#### Text section
“If government were a corporation, it would be bankrupt. That is the painful truth”
“Walang batas na perpekto.” Senate President Escudero declared in defense of the budget that Congress just passed, after “laboring” over the differences between their version and that of the House.
It’s a case of winners and losers, the standard explanation for policy decisions. They win, the people lose.
Laboring, if that is what they try to make us believe, showing TV footages of their “deliberations” while secretly agreeing to the sharing of spoils.
In the previous budget, the bicameral conference committee stealthily did the senators a Houdini act. They appropriated AKAP for themselves and juggled funds into what are called the unprogrammed allocations, while the senators were left only with their AICS, MAIP and other slabs of the pork they share with their lower House counterparts.

#### Written instruction A
Present the rows starting at the one containing "Relative to the" and ending with the final row as a numbered list, skipping blank lines.
The rows below have no connection to the budget commentary.

#### Supplied records

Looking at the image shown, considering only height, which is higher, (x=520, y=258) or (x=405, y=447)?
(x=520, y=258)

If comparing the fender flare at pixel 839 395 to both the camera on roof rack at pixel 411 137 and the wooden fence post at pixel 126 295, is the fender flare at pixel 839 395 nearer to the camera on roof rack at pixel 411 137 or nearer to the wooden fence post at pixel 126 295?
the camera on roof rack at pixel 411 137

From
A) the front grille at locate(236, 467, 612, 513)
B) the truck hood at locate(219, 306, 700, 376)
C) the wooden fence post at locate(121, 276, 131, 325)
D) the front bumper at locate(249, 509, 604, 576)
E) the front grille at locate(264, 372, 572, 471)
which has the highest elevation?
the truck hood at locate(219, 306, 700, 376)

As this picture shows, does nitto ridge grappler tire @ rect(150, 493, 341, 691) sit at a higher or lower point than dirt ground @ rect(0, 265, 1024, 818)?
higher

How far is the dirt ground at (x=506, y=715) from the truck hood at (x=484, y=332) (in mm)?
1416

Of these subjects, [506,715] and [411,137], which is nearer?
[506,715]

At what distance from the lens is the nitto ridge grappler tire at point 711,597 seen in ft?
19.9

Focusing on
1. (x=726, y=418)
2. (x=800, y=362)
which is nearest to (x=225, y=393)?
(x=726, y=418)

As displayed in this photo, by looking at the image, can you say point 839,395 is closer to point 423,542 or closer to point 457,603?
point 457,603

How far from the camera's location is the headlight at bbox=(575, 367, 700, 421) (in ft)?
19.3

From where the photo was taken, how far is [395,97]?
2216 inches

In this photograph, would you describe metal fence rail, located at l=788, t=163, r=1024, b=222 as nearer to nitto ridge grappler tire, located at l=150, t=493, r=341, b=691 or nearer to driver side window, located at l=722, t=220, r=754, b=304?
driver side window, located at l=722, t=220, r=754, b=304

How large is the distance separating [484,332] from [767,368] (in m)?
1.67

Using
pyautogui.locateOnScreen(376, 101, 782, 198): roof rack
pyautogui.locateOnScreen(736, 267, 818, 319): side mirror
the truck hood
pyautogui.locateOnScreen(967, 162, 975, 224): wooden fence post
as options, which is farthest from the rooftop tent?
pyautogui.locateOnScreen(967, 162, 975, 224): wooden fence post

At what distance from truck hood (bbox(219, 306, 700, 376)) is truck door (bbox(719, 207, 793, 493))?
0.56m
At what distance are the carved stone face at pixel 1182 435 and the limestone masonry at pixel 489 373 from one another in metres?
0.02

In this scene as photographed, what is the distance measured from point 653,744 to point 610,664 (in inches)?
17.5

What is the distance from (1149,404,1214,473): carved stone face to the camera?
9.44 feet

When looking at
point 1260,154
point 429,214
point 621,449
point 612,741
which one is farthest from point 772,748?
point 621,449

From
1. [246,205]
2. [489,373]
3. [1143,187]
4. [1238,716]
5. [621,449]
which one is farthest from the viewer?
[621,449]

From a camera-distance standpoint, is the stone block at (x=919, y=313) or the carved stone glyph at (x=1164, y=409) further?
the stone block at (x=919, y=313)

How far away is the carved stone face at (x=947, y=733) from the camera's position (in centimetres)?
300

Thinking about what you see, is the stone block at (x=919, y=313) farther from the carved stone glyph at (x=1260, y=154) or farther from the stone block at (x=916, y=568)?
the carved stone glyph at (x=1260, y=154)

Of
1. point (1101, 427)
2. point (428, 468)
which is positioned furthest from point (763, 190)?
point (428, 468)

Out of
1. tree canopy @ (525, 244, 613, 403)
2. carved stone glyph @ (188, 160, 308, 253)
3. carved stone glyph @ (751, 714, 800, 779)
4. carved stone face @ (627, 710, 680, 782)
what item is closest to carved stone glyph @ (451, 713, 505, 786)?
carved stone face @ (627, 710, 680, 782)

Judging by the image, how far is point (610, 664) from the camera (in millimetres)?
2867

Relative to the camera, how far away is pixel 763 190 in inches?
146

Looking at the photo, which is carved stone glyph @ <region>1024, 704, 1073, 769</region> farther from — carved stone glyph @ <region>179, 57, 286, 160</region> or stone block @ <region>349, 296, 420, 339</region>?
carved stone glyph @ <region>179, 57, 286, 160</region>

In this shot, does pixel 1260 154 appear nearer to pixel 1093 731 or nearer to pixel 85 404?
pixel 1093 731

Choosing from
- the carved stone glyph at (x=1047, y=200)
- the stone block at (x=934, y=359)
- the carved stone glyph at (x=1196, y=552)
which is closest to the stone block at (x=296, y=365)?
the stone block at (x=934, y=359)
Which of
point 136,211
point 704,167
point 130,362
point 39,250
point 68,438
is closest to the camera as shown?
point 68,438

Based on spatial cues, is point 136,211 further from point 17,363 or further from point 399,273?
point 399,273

#### Written instruction B
In the budget commentary, what did Senate President Escudero declare in defense of the budget Congress passed?

#### Correct result A
1. Relative to the camera, how far away is pixel 763 190 in inches?
2. 146
3. Looking at the photo, which is carved stone glyph @ <region>1024, 704, 1073, 769</region> farther from — carved stone glyph @ <region>179, 57, 286, 160</region> or stone block @ <region>349, 296, 420, 339</region>?
4. carved stone glyph @ <region>179, 57, 286, 160</region>
5. In this shot, does pixel 1260 154 appear nearer to pixel 1093 731 or nearer to pixel 85 404?
6. pixel 1093 731
7. Choosing from
8. - the carved stone glyph at (x=1047, y=200)
9. - the stone block at (x=934, y=359)
10. - the carved stone glyph at (x=1196, y=552)
11. which is closest to the stone block at (x=296, y=365)?
12. the stone block at (x=934, y=359)
13. Which of
14. point 136,211
15. point 704,167
16. point 130,362
17. point 39,250
18. point 68,438
19. is closest to the camera as shown?
20. point 68,438
21. Based on spatial cues, is point 136,211 further from point 17,363 or further from point 399,273?
22. point 399,273

#### Correct result B
"Walang batas na perpekto."